Barnabas is a relatively minor character in the New Testament. The apostle Paul towers over the books following the gospels, and every other character can seem small by comparison. Certainly, Barnabas, who separated from Paul over the issue of taking John Mark, tends to fade out after Acts 15.
But like most encouragers, Barnabas didn’t focus on himself, and seems content to have served a role of cheering on and reinforcing others. As mentioned yesterday, Barnabas was the one who paved the way for the feared Paul to come into the Christian community in Jerusalem. Who knows how many years of delay might have occurred if Barnabas hadn’t taken the lead in knocking down barriers to Paul’s ministry?
When the word of the Lord began to spread from the Hebrew-speaking Jews to the Hellenists (Greek-speaking Jews), it was Barnabas who was sent to speak and preach to them. The result? “…he exhorted them all to remain faithful to the Lord with steadfast purpose, for he was a good man, full of the Holy Spirit and of faith. And a great many people were added to the Lord” (Acts 11:23b-25). What a great contribution to the early, growing church—and what a significant development for the spread of the gospel!
When the new converts in Antioch and the region around that city were being taught falsehoods, Barnabas was sent with Paul to deliver a letter of correction.

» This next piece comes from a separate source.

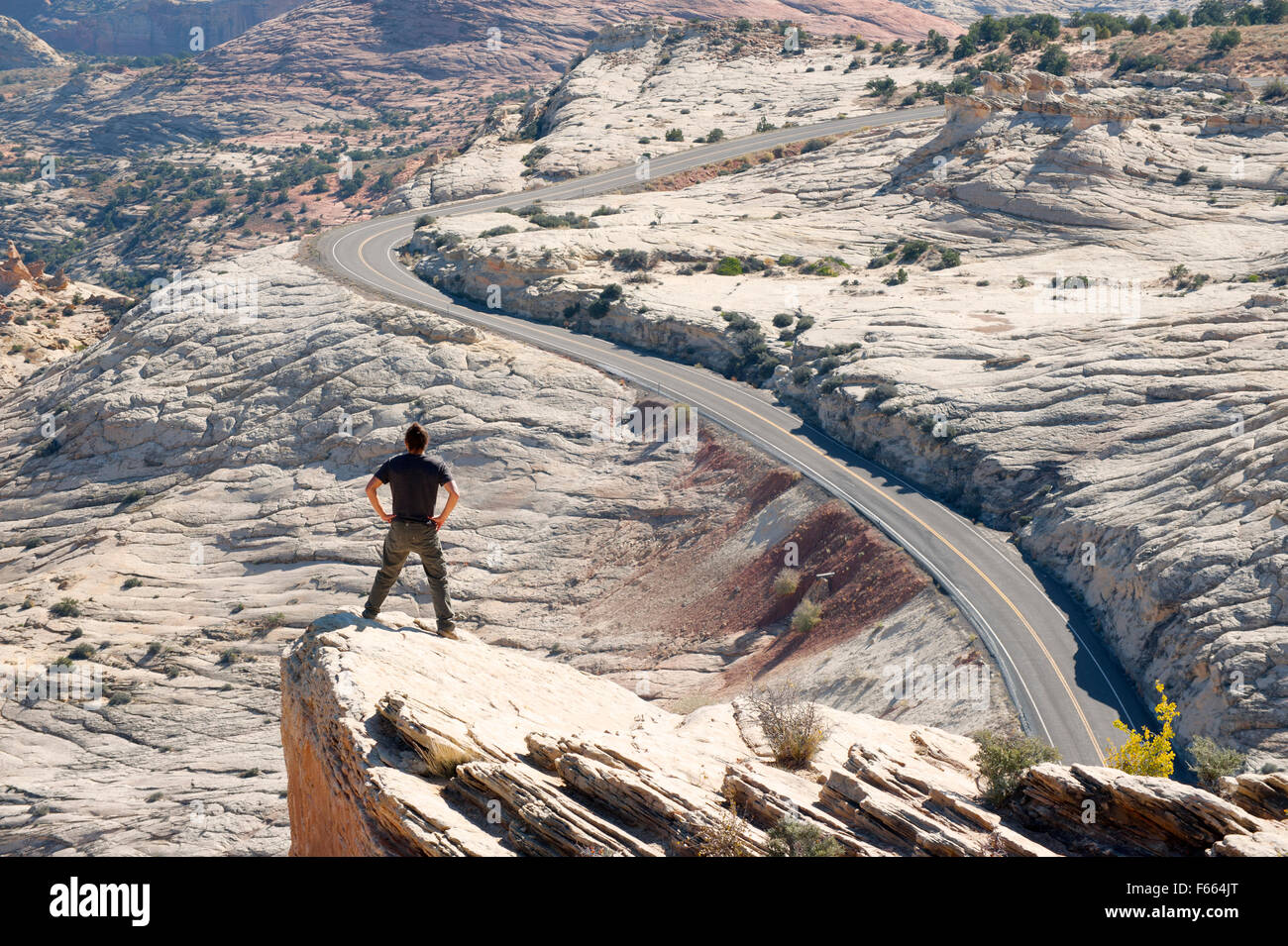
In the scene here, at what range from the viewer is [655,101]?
102625 millimetres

The response? Acts 15:31: “And when they had read it, they rejoiced because of its encouragement.” Not its doctrinal accuracy (which was important), but “its encouragement.”
It was after this time that Paul and Barnabas split up. But Barnabas’ gift for encouragement seems to have continued unabated. He took John Mark with him on his missionary journey. Yes, he was related to him, and there might have been a family connection that won out. Maybe he was being indulgent, or perhaps reacting to Paul’s rejection of John Mark.

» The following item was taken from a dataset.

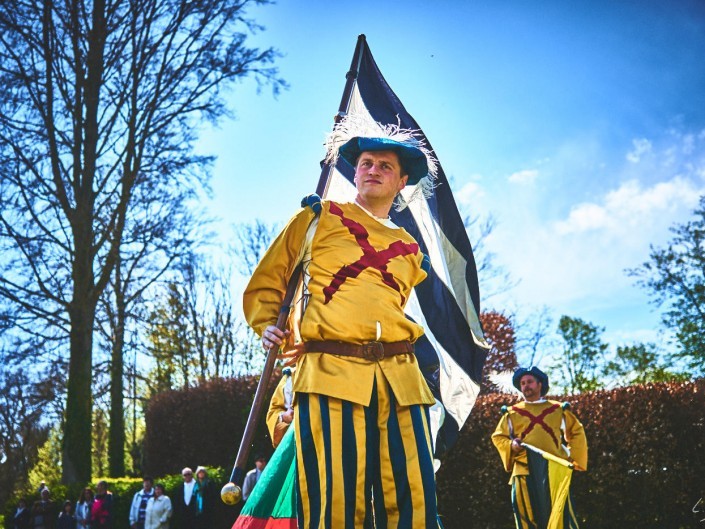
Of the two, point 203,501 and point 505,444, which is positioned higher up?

But maybe Barnabas’s tendency toward encouragement helped him to read John Mark’s character better than Paul could. Perhaps he had more confidence that whatever happened before wouldn’t happen again. Perhaps Barnabas saw the state of his cousin’s soul, not wanting to discourage him and have the kingdom of God lose a great servant because of failure. Whatever his motivations, it worked. John Mark became a powerful minister, proving useful to Paul and to everyone who reads the gospel named after him.
Are you an encourager, or a critic? Critics and encouragers see the same things. But encouragers are concerned with others and connected to people and want to help them. Critics are motivated by pride, and they stand alone. If you’re tempted to criticize, let God have what you see, and find a way in Him to become a Barnabas.
Prayer: Lord, I want to be an encourager. Help me to see things the way Barnabas did, and use me as You did him. Help me not to back off in judgment when I see things, but help me to continue to remain connected with people and find Your way of encouraging them.